DATASET SECTION:
┄┄┄┄┄┄┄┄┄┄

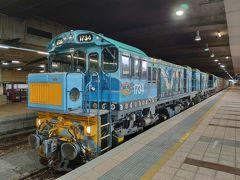 こちらが機関車。やはり急こう配を登っていくためトルクが必要なのか、ディーゼルの2連で走る。色もカラフルだ。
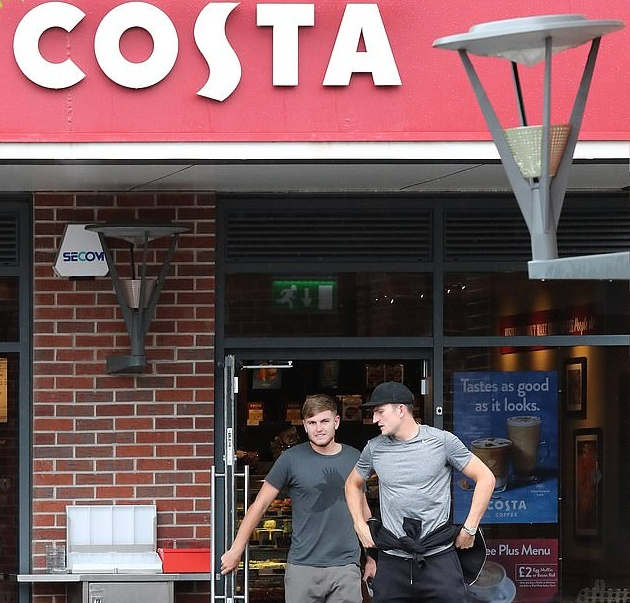 Manchester United's £80m signing Harry Maguire nips into Costa Coffee with his brother - Bóng Đá
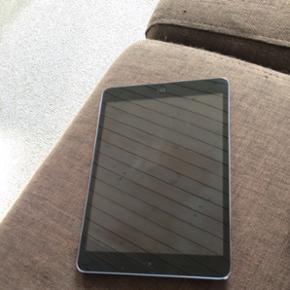 IPad mini med 16 GB den er ca. 1,5 år g - Svendborg - IPad mini med 16 GB den er ca. 1,5 år gammel. Den har få slid mærker og nogle få små ridser. Der hører et survivor cover med og et cover med tastatur hvor der er ledning med til at oplade tastaturet og så er der et cover der kun dækker - Svendborg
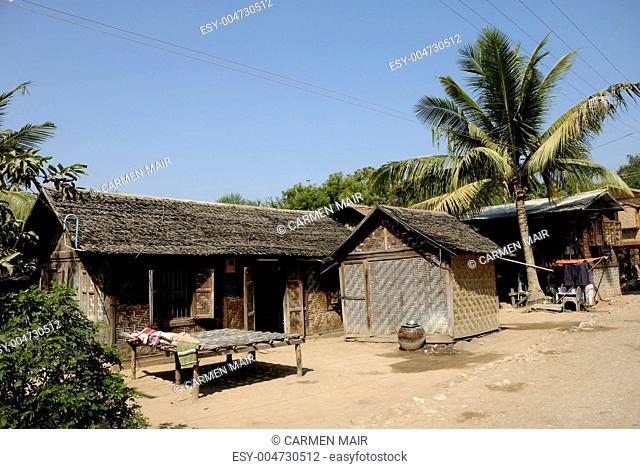 Dorf am Taungthaman See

┄┄┄┄┄┄┄┄┄┄

ACTIVITY:
Take the material above and set it down exactly, minus the images.

EXERCISE ANSWER:
 こちらが機関車。やはり急こう配を登っていくためトルクが必要なのか、ディーゼルの2連で走る。色もカラフルだ。
 Manchester United's £80m signing Harry Maguire nips into Costa Coffee with his brother - Bóng Đá
 IPad mini med 16 GB den er ca. 1,5 år g - Svendborg - IPad mini med 16 GB den er ca. 1,5 år gammel. Den har få slid mærker og nogle få små ridser. Der hører et survivor cover med og et cover med tastatur hvor der er ledning med til at oplade tastaturet og så er der et cover der kun dækker - Svendborg
 Dorf am Taungthaman See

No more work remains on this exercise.